[TASK LIST]
A) In the Q&A transcript about the EIG model, what did the speaker say they found evidence for in the system?
B) Continue the Q&A transcript about the EIG model from its last sentence.

[TEXT FOR ANALYSIS]
Segment Open
What other learning rules did we consider? It was a list of like four different ones. Most importantly, we used the standard learning rules that are used in that propagation as well. So the standard learning rules, and none of them worked. You could consider more. But there's also mathematical proof in the paper and that's going to be more important than the list of learning rules, like why Oja's rule is working, and or some of the other rules like why they're not working.
Yes, so the question from Laha about how can we be sure that EIG is true. So this is ongoing work. The way this works in general is that we have some physiology. We come up with the computational model that is a good explanation for this physiology. And it's any good theory, it should now make predictions that are testable. And one nice thing about EIG, that it's kind of explainable artificial intelligence, is that there are very concrete, very meaningful, functional attributions to different face areas, and they are eminently testable, and as you might gather this is what we're working on right now.
Yes, most architectures are feed forward. I don't believe for a second that the system is entirely feed forward. In fact, we did find evidence for predictive coding in the system. And so we are interested in building recurrent neural network models now in different collaborations. Also EIG, even though it's a feed forward model, there's kind of like a natural extension that I was briefly alluding to because it can explain stimuli. So it could be used in a predictive manner to explain away incoming information. And so it will be very interesting to generalize this model to a recurrent model that is exerting feedback.
Segment Closed
[DATASET CONTENT]
Segment Open
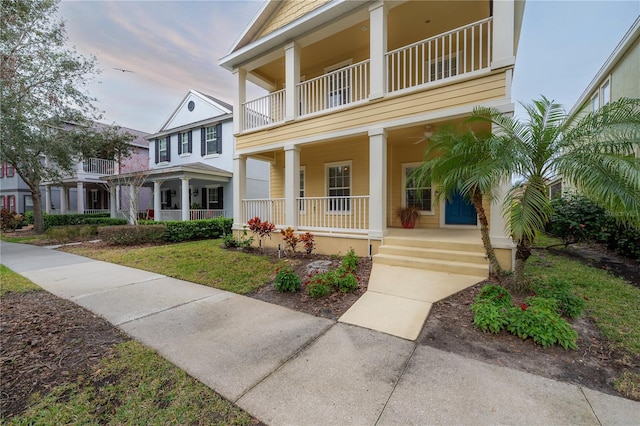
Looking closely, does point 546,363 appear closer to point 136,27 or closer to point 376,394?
point 376,394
Segment Closed
[TASK-BY-TASK OUTPUTS]
A) Evidence for predictive coding.

B)
Anonymous attendee, it's just this one model that I mentioned, EIG. I sent out the paper. In the interest of time because I'm one minute over now, which is probably OK, please take a look at the EIG paper and so the answer will be in there. OK, a question by another anonymous attendee, the computational work about the mirror symmetry and whether it emerges as a consequence of face detection?
It is possible because in this computational model that we considered it is a consequence of the intrinsic bilateral symmetry of a face, and that could be helpful to detect the face from the front. But it can also detect the face from the side. We don't have any symmetry. In fact, the asymmetry would help you to detect the face. So I'm not sure that detection specifically would be the driving computational force here.
A question about innateness or learning. I think Marge would be the person to answer that. It definitely has a lot of learning components to it. The question is whether there is something else to those areas where the face areas are landing that makes it more likely for this part of cortex unexposed to in learning, for it to become face-selective. If you haven't heard Nancy Kanwisher's talk, listen to her talk. She has a very interesting perspective on that.
OK, so the question about monocular depth cues comes up and I really think it was for Marge, because I don't really have-- yeah, Marge answered that one. The uncanny valley. Yeah, so that is very interesting and practically also very important. My hunch would be that this area mentioned before, orbital frontal cortex, would be likely making a big difference and telling you whether this is like a beautiful face that you should like, or whether it's a face that's creepy as a face in the uncanny valley might be.
Please feel free to contact me and I can clarify things. I know I went through material really fast. My heart bleeds for material I did not cover. But my mission today was hopefully to share a bit of the excitement of discovery that we had on the system, and then to focus on overall organization that we know as an example of a specialized system in a complex brain, and to allude to solve the computational principles that we can learn from. And that's going to be the main road for us forward within CB again.